▶ [What is being asked]: Print each line below verbatim, skipping every picture.

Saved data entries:
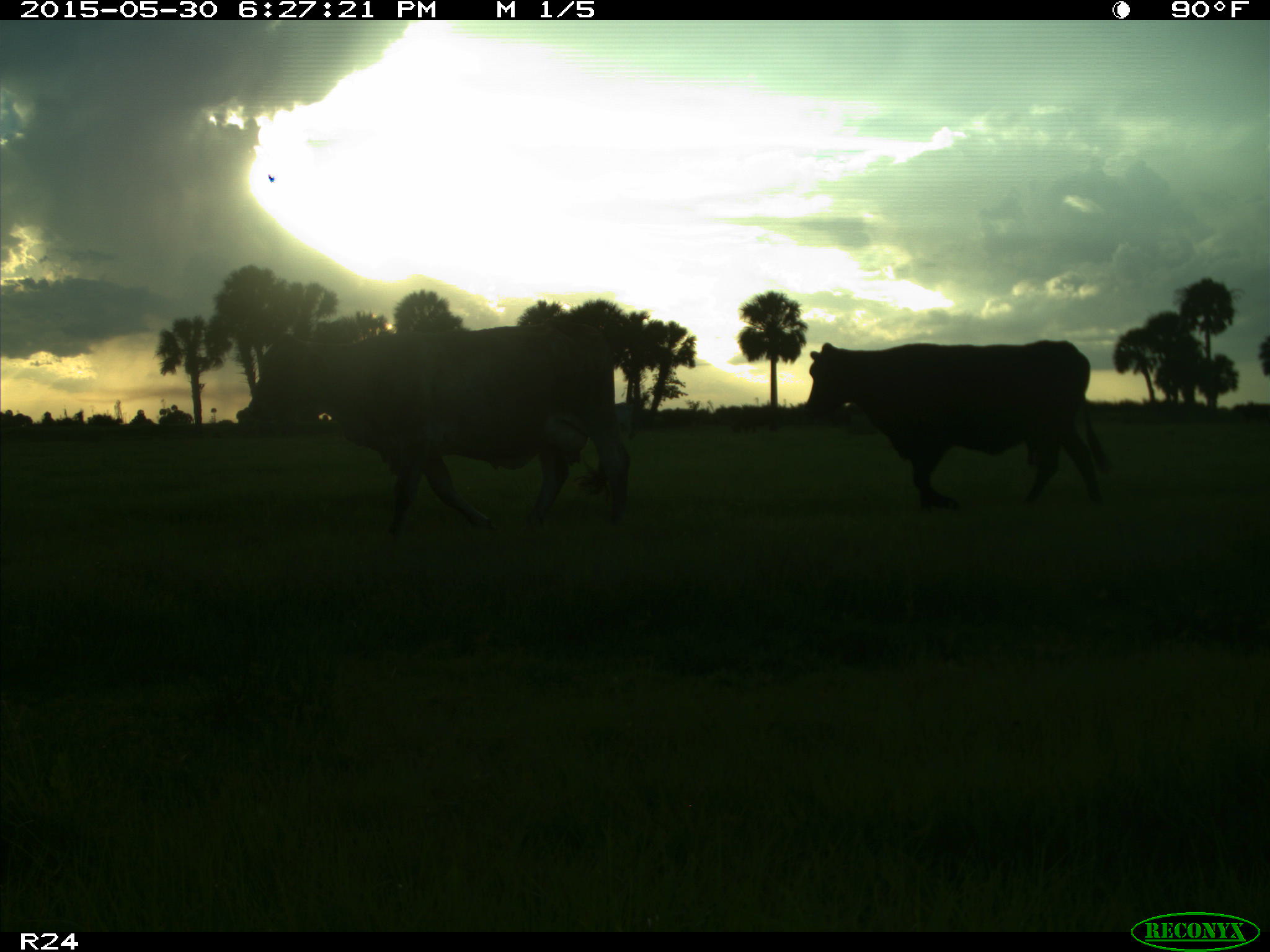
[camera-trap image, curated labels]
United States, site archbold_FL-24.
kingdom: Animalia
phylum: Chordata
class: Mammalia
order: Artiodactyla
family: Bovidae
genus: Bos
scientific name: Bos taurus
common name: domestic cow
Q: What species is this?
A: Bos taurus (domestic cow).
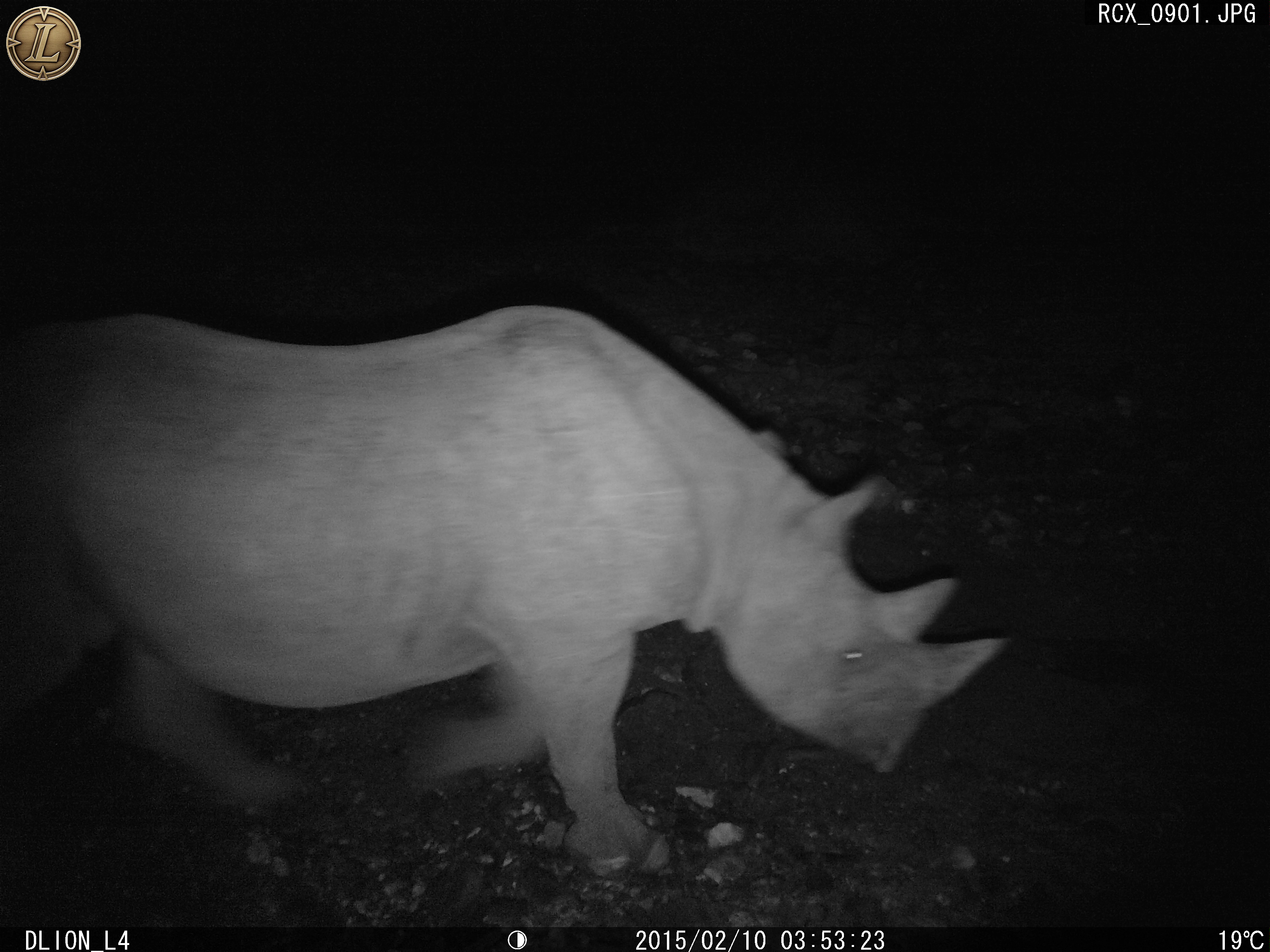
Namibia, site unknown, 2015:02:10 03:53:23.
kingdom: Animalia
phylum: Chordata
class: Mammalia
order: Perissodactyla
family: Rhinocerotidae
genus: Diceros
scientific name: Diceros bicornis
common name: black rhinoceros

▶ [Result of the exercise]:
[camera-trap image, curated labels]
United States, site archbold_FL-24.
kingdom: Animalia
phylum: Chordata
class: Mammalia
order: Artiodactyla
family: Bovidae
genus: Bos
scientific name: Bos taurus
common name: domestic cow
Q: What species is this?
A: Bos taurus (domestic cow).
Namibia, site unknown, 2015:02:10 03:53:23.
kingdom: Animalia
phylum: Chordata
class: Mammalia
order: Perissodactyla
family: Rhinocerotidae
genus: Diceros
scientific name: Diceros bicornis
common name: black rhinoceros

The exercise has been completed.